Die Zukunft

In ein paar Wochen werde ich einen Artikel in der Buchreihe „Die Zukunft des Sports“ abgeben müssen, in dem ich unser Konzept Lernen ‚5.0‘ weiter ausbuchstabieren darf. Für alle, die es noch nicht wissen: Lernen ‚5.0‘ beinhaltet fünf Dimensionen zur Neugestaltung der Trainerausbildung. Da steckt meines Erachtens genug digitale und didaktische Zukunft drin, genug sportpolitische Utopie. Also … alles gut?

Nein, denn ich frage mich grundsätzlich: Wie, also methodisch, kann man über die Zukunft des Sports reden? Geht es um das Wahrscheinliche oder Wünschenswerte? Welchen Rat geben uns eigentlich die Wissenschaften jenseits des Systemwissens (Evidenzen), wenn es um (normatives) Zielwissen und das noch viel knappere Transformationswissen geht?

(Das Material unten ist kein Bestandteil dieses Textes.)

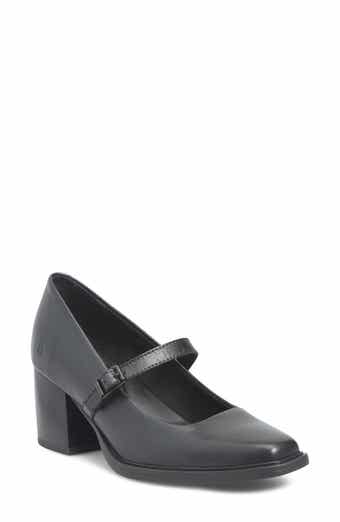 Adelphi Mary Jane Pump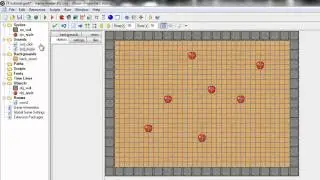 Game Maker Tutorial for Beginners - Sounds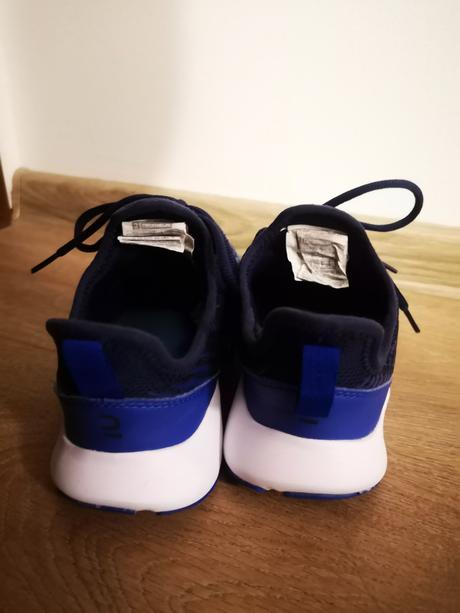 Tenisky pre chlapca, decathlon,34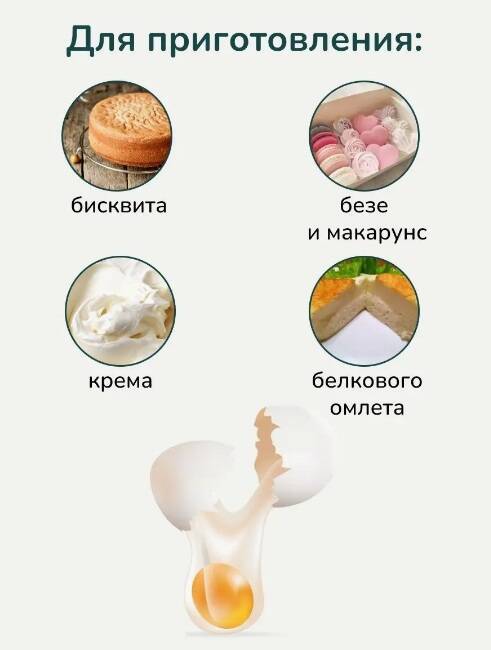 Отделитель желтка от белка HuoHou HU0190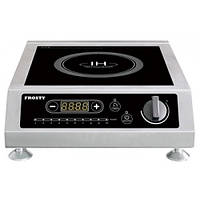 Плита індукційна Frosty G35-KP2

Und weiter: Über welchen Sport reden wir, wenn wir die Zukunft DES Sports ins Auge fassen? Über den traditionellen Leistungs- und Wettkampfsport? Über sportnahe, aber doch eher spielerische, nicht-kompetitive Bewegungsformen wie z.B. Joga? Oder neue Sporterscheinungen wie den e-Sport, der Millionen von Menschen über virtuelle Spielkonsolen mit virtuosen Fingerspielen in den visuellen Bann zieht? Kurz: Gibt es ihn überhaupt noch, DEN EINEN Sport, und falls ja, welche Zukunft wolle wir warum für ihn?

Themenwechsel!?

In der aktuellen Ausgabe der ZEIT wurden Politiker danach gefragt, wie sie sich die Welt in 50 Jahren vorstellen. Die Politiker hatten die Aufgabe, eine Dystopie (Alles wird schlecht) und eine Utopie (Alles wird gut) zu skizzieren. Herausgekommen sind etwa 10 Zukunftsskizzen, in denen es bei der Dystopie um die Auflösung der EU, den Anstieg des Meeresspiegels, um Migrationsströme und atomaren Krieg, geht, bei der Utopie um die Ausweitung der EU, dem Nichtanstieg des Meeresspiegels, um geregelte Migrationsbewegung und … Frieden.

Insgesamt fällt es uns offenbar schwer, die Zukunft (neu) zu denken. Weder ist klar, was genau der Gegenstand ist (Welt, Gesellschaft, Bereich X, Prozess Y) noch haben wir gute Kenntnisse und Übung in den methodischen Zugängen. Fragt man die o.g. Politiker danach, was ihnen bei der Skizze leichter gefallen ist, die Utopie oder Dystopie, so kommen sie schnell zu einem Urteil: Dank Hollywood geht Ihnen die negative Sicht leichter von der Hand. Bei der Analyse der Zukunftsskizzen fällt zudem auf, dass es insgesamt nur sehr wenige Kategorien sind, mit denen sie Zukunft neu denken und wenn, dann konstruieren sie die Welt recht unkreativ mit verschiedenen Vorzeichen (Erhalt oder Ausstieg aus EU).

Themenwechsel!?

Im dritten Buch des israelischen Schriftstellers und Technikhistorikers Yuval Noah Harari, „21 Lektionen für das 21. Jahrhundert“ werden uns Hinweise oder besser Mahnungen für die Gestaltung der Zukunft mitgegeben. Hararis beeindruckender Gedankenbogen von der „Geschichte der Menschheit“ bis „Homo Deus“ (seine beiden anderen Bücher in dieser „Serie“) zeigt uns, wie verführbar Homo Sapiens durch Erzählungen oder Fiktionen aller Art ist und wie grundsätzlich neu wir Homo Sapiens unter den Bedingungen der Künstlichen Intelligenz sowie Biotechnologie denken müssen. Grundsätzlich meint: Es geht nicht mehr nur um die Frage, mehr oder weniger EU oder Migration oder Meeresstand, sondern um das, was wir bisher „Menschsein“ nennen. Wenn wir durch genetische und technologische Veränderungen Menschen mit „erweiterten Möglichkeiten“ schaffen können (Übermenschen), dann kommen bei unseren Zukunftsbildern auf einmal ganz andere Farben ins Spiel, das schönste Rot und das dunkelste Schwarz.

Was also tun? Ich weiß es natürlich angesichts der komplexen Fragestellung auch nicht, aber eines ist gewiss: Wenn wir mit Bezug auf die  radikalen Veränderungen nicht ebenso radikal (intensiv, disruptiv, positiv) Zukunft denken, dann wird das mit unserer (!) Zukunft nix. Dann bekommen wir einfach eine.